EXERCISE DETAILS ->
The required output is a copy of each line in the material below that includes "United".

INPUT FOR THIS TASK ->
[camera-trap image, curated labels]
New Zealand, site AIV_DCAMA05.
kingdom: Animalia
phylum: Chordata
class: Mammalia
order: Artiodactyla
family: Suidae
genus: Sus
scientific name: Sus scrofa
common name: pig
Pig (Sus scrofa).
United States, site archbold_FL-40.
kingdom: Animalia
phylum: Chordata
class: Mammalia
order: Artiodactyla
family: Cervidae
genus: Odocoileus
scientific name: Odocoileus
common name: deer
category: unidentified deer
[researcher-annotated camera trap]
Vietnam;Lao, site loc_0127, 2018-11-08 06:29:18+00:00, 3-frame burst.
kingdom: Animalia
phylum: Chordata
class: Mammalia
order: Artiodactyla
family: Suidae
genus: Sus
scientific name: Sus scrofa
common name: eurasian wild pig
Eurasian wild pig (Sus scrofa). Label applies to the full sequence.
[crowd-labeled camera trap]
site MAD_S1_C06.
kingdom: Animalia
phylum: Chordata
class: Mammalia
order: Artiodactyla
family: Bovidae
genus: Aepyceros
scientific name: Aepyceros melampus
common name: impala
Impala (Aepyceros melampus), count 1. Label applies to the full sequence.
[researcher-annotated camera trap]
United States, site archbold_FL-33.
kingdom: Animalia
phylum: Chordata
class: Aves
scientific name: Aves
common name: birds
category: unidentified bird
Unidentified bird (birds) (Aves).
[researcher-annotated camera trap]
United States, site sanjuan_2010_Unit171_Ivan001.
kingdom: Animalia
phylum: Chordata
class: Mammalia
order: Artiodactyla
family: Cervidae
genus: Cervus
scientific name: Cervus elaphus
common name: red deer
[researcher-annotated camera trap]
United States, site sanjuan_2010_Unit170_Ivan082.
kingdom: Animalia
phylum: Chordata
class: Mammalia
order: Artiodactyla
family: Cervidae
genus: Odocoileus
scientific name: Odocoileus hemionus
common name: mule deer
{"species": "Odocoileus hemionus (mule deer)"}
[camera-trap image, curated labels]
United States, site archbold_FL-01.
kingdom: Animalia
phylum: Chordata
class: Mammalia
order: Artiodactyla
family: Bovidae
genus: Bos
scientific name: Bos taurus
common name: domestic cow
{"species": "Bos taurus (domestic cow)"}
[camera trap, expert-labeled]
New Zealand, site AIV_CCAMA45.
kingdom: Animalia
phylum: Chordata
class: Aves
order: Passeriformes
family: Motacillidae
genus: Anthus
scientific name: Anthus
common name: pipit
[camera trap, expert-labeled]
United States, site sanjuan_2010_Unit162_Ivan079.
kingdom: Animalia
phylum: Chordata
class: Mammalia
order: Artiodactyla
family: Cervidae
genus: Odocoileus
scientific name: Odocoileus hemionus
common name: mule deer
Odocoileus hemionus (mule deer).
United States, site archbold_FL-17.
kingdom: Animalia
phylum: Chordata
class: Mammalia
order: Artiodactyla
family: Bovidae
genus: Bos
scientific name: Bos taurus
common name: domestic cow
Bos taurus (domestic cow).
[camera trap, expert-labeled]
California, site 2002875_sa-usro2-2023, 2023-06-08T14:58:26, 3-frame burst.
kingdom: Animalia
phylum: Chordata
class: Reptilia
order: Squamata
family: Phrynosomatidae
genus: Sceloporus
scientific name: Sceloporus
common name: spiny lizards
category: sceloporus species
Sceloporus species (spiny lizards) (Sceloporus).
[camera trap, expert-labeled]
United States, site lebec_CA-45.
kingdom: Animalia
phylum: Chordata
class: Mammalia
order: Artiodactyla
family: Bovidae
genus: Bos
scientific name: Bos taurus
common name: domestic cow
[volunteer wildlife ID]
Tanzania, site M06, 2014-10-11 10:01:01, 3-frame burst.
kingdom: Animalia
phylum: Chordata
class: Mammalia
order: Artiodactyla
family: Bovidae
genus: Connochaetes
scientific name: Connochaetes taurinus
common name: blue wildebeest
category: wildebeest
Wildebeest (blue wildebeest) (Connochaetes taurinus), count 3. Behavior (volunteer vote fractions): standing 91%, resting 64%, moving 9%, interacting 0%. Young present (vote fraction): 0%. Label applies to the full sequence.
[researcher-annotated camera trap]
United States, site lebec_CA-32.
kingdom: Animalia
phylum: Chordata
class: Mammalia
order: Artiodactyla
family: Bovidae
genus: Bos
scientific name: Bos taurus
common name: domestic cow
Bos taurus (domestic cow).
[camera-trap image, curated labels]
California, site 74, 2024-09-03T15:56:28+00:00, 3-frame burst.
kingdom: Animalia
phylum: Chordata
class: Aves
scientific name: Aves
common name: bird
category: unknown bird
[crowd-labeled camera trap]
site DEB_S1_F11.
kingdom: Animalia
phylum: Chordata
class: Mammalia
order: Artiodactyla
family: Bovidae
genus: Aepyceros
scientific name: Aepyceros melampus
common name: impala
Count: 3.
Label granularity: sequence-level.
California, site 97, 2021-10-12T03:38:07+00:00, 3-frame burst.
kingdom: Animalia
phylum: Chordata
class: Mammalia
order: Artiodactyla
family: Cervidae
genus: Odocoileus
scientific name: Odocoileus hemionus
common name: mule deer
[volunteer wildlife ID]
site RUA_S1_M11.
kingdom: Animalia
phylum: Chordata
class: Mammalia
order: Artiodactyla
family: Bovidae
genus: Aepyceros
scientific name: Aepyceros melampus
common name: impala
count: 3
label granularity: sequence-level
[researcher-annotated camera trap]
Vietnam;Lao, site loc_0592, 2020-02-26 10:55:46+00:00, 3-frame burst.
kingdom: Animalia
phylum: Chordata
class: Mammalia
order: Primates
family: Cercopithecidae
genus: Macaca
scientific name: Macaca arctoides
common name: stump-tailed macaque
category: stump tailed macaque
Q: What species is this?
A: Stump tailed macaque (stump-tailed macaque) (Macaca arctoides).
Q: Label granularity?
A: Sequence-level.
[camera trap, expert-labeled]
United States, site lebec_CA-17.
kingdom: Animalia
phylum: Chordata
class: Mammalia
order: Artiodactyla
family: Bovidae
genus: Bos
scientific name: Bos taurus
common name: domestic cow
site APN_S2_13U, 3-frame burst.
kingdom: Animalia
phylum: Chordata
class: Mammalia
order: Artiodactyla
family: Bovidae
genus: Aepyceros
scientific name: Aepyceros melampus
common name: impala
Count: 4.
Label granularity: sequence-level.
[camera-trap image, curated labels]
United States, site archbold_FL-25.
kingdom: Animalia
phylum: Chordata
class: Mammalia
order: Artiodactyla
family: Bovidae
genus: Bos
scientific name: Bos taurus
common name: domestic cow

RESULT FOR THIS TASK ->
United States, site archbold_FL-40.
United States, site archbold_FL-33.
United States, site sanjuan_2010_Unit171_Ivan001.
United States, site sanjuan_2010_Unit170_Ivan082.
United States, site archbold_FL-01.
United States, site sanjuan_2010_Unit162_Ivan079.
United States, site archbold_FL-17.
United States, site lebec_CA-45.
United States, site lebec_CA-32.
United States, site lebec_CA-17.
United States, site archbold_FL-25.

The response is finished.